═══ Passage provided ═══
At step 310, the manager node 20 registers the execution node 10 by adding the information regarding the execution node 10 into a management table (registry table) indexed by Node ID. The management table and registry table are used interchangeably. The Node ID is transmitted to the execution node 10 via the registration response 205 (also at step 310). At step 405, the execution node 10 receives the Node ID from the manager node 20 via the registration response 205. The execution node 10 uses this node ID for all subsequent communication with the manager node 20.
After the execution node 10 receives the Node ID, the execution node 10 can initiate any functions that are required by the manager node 20. Adding of a function will be described later with respect to
Periodically, the manager node 20 polls each execution node 10 in the management table for their status by sending the Keep-Alive request 210. The interval time can be set as a configurable parameter. The time interval can be the same for each execution node 10. Alternatively, the time interval can dynamically vary between execution nodes 10 based upon runtime information received via the keep-alive response 215 or status-update 230. When the execution node 10 is registered in the manager node 20 (in the management table), the manager node 20 starts a timer. At step 315, the manager node 20 determines if the timer expires. If the timer expires (“Y” at step 315), the manager node 20 transmits the keep-alive request 210 to the execution node 10 at step 320. If the timer has not expired, the manager node 20 waits at step 315.
At step 415, the execution node 10 determines if the keep-alive request 210 has been received. If the keep-alive message 210 is received (“Y” at step 415), the execution node 10 transmits a keep-alive response 215205 with the status information at step 420.
The status information can include both pre-configuration information and runtime information. Runtime information includes information related to the CPU, memory/storage, network usages and functional running status. For example, runtime information includes, but is not limited to, active function name (e.g., P-CSCF, HSS, PCRF, MME, S-GW or P-GW), processing capability, current and average load, required and available memory, network parameters (total bandwidth, current/average used bandwidth), running status (e.g., starting, running, terminating, or unknown), function dependent information (e.g., number of active session, processing status, number of registered UEs, average time for processing messages) and running status (e.g., Starting, Running, Terminating or Unknown). The session information can be session information for a SIP such as SIP URI (e.g., sip:alice@example.com), contact address (IPv4 or IPv6 format), number of sessions (e.g., 1000) and ratio to the whole sessions (e.g., 35%). The ratio of the whole sessions can be used as a trigger for the manager node 20 to move sessions to another function running in a different execution node 10 in order to reduce the load.
═══ Recorded data ═══
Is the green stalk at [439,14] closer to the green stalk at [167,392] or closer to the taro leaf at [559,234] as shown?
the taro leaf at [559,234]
═══
== To do ==
Using the passage on node registration and keep-alive polling, answer the following:
(a) After receiving the Node ID, what does the execution node 10 use it for?
(b) What does the manager node 20 do at step 320 if the timer has expired?
(c) What can the ratio to the whole sessions be used for?

== Right answer ==
(a) The execution node 10 uses it for all subsequent communication with the manager node 20.
(b) The manager node 20 transmits the keep-alive request 210 to the execution node 10.
(c) It can be a trigger for the manager node 20 to move sessions to another function running in a different execution node 10 in order to reduce the load.